Semi-seria, Matilde di Shabran ? Mais où est le versant serio, dans cette œuvre de Rossini injustement négligée ? Dans le personnage du jeune prisonnier Edoardo, peut-être, mais il est bien le seul que l’on puisse prendre au sérieux dans cette histoire. Si le point de départ de l’intrigue rappelle ces romans gothiques dont fut friande la deuxième moitié du XVIIIe siècle, avec son sinistre château sur lequel règne un tyran impitoyable et sa demoiselle en détresse pour les jours de laquelle on devrait trembler, ces prémices sont vite battues en brèche puisque le « cœur de fer » se ridiculise en s’éprenant sur-le-champ de la piquante coquette qui lui rend visite. Et avec le poète Isidoro, qui ne s’exprime pratiquement qu’en dialecte napolitain, on bascule même dans la franche bouffonnerie. Maîtresse-femme qui n’aime rien tant que de mener les hommes par le bout du nez, Matilde est une cousine de la Fiorilla du Turc en Italie, en plus sympathique ; quant à Corradino, il lui arrive le même tour qu’au Benedict de Berlioz. Si château il y a donc, c’est bien un château de la subversion, mais pas au sens sadien : ce qui est ici subverti, c’est le genre gothique lui-même, implacablement tourné en dérision par cette inversion des rôles, où le sexe prétendu fort ne peut que succomber aux ruses de ce sexe qu’on dit faible.

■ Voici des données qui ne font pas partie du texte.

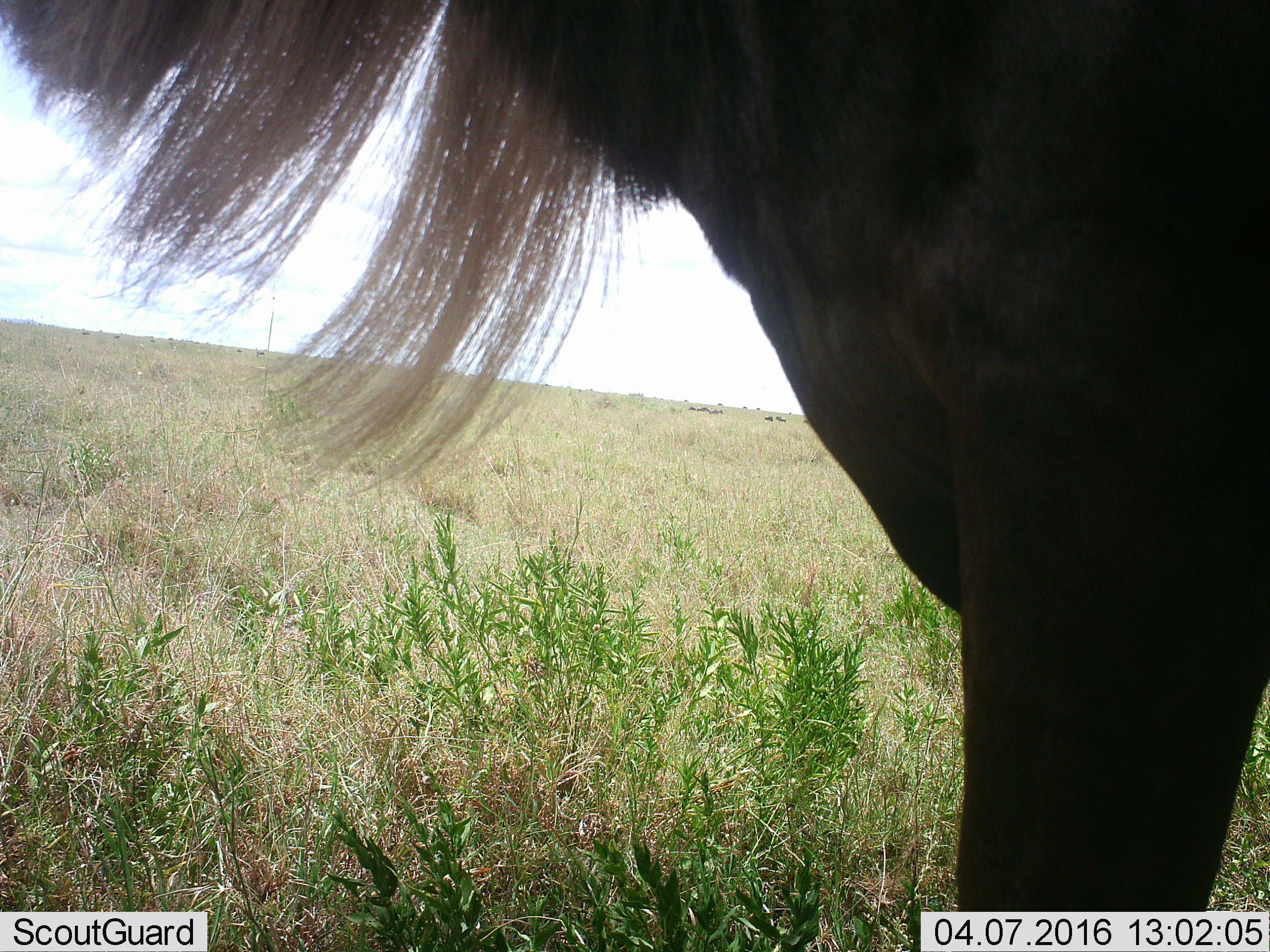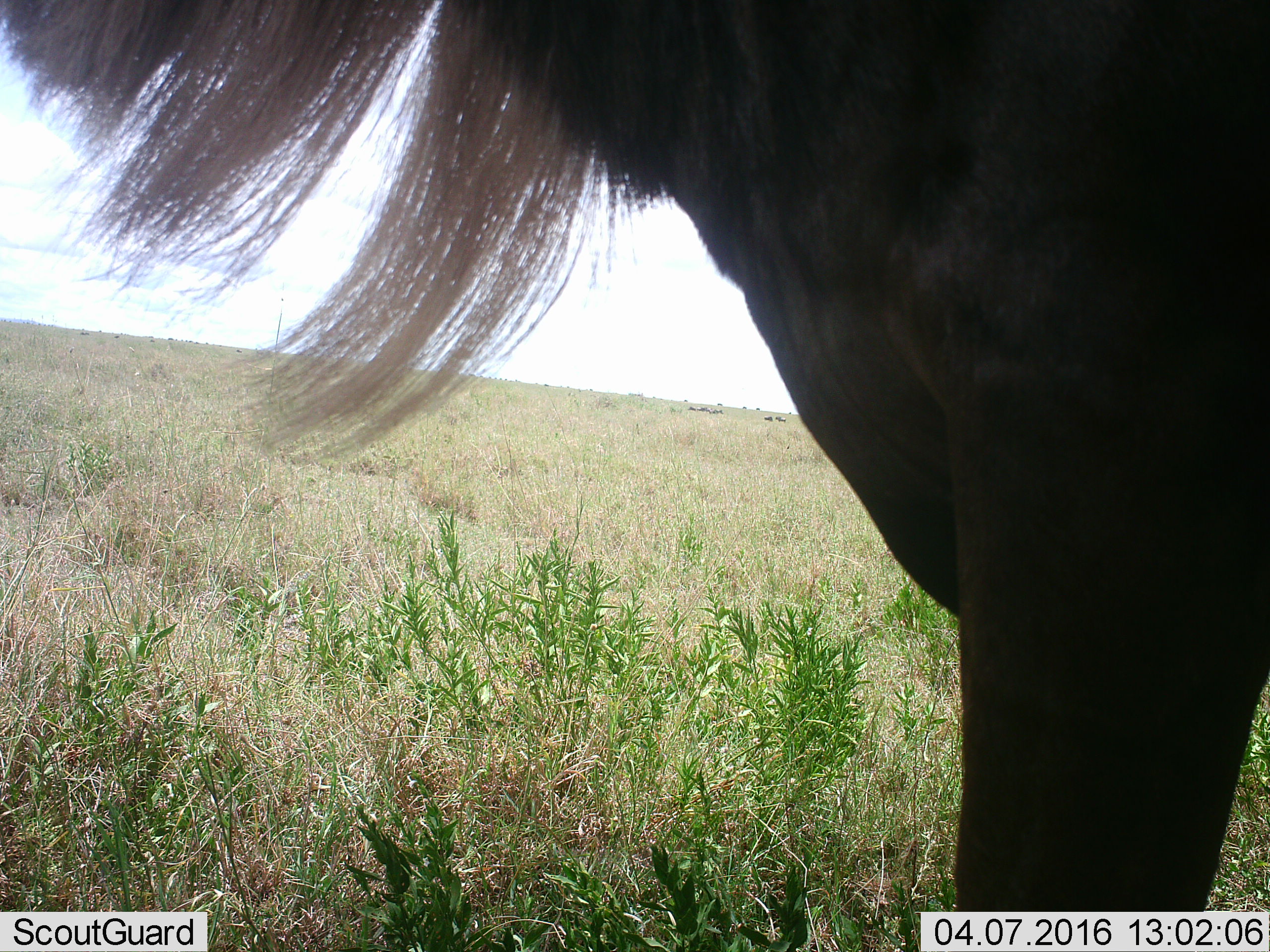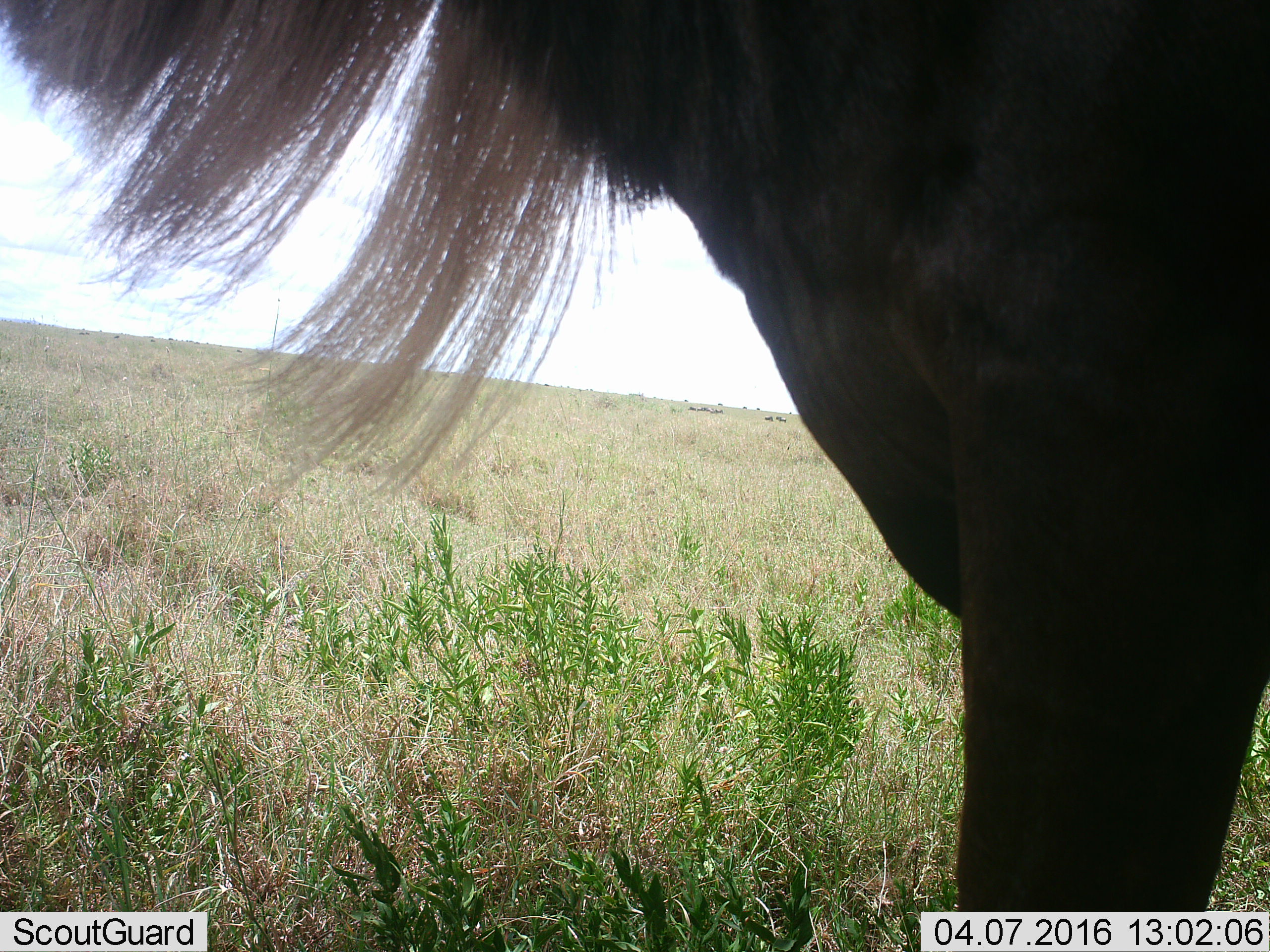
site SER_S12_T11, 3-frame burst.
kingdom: Animalia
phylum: Chordata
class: Mammalia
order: Artiodactyla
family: Bovidae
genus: Connochaetes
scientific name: Connochaetes taurinus taurinus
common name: blue wildebeest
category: wildebeestblue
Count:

Sur ces bases, la mise en scène de Mario Martone, créée en 2004 mais filmée en 2012, exploite à merveille le formidable décor que lui a fourni Sergio Tramonti : un énorme escalier à double révolution occupe tout le centre de la scène, et l’on découvre bientôt qu’il est capable de pivoter, ses deux volées de marches se frôlant, se croisant, pour favoriser tous les marivaudages. A la fois intérieur et extérieur, tour menaçante et voie d’accès aux oubliettes, cet escalier est fort bien exploité par la production, Corradino s’y suspend la tête en bas dans son délire amoureux, et le reste du décor s’anime aussi pour le final du premier acte. Sans chercher midi à quatorze heures, Martone parvient à animer les personnages, et l’on s’amuse de cette histoire simple, à l’issue heureuse ô combien prévisible.
Il est, il faut le dire, fortement aidé dans sa tâche par l’irrésistible Olga Peretyatko, héroïne mutine dont le timbre de vif-argent fait merveille dans ce répertoire, et dont le chic et le chien sont le complément rêvé d’une agilité sans failles. Elle assure sans peine la succession d’Annick Massis en 2004 et de l’infortunée Elizabeth Futral, prisonnière de la production aberrante de 1996, confirmant l’arrivée en force des artistes de l’Est dans un festival de Pesaro dont les piliers venaient jadis des Etats-Unis. Dans un rôle où il peut laisser libre cours à ses dons comiques, Juan Diego Florez triomphe évidemment, et l’on ne pourra pas ici lui reprocher les gestes stéréotypés auxquels il a trop souvent recours pour les personnages sérieux. Son Corradino chante divinement et fait rire par le désarroi où le plonge un amour imprévu. Très amusante se révèle la comtesse de Chiara Chialli, juste assez caricaturale pour ne pas déparer dans cet ensemble. Paolo Bordogna se livre à des facéties plus convenues mais se situe, par bonheur, vocalement bien au-dessus de ce qu’un Bruno Pratico aurait pu faire dans le même rôle de comique napolitain. Nicola Alaimo est un médecin fort bien chantant, et Anna Goryachova en travesti fait entendre une magnifique voix grave, à laquelle les micros permettent d’être parfaitement audible sur toute la tessiture. Ce qui frappe surtout, dans cet opéra, c’est la rareté des airs en solo, auquel Rossini a substitué une multitude de duos, trios et ensembles, d’où une richesse sonore exceptionnelle. Michele Mariotti est le maître d’œuvre idéal pour ce genre de résurrection, et il sait conserver l’élan d’une partition d’une durée quasi wagnérienne, avec un premier acte de plus de deux heures !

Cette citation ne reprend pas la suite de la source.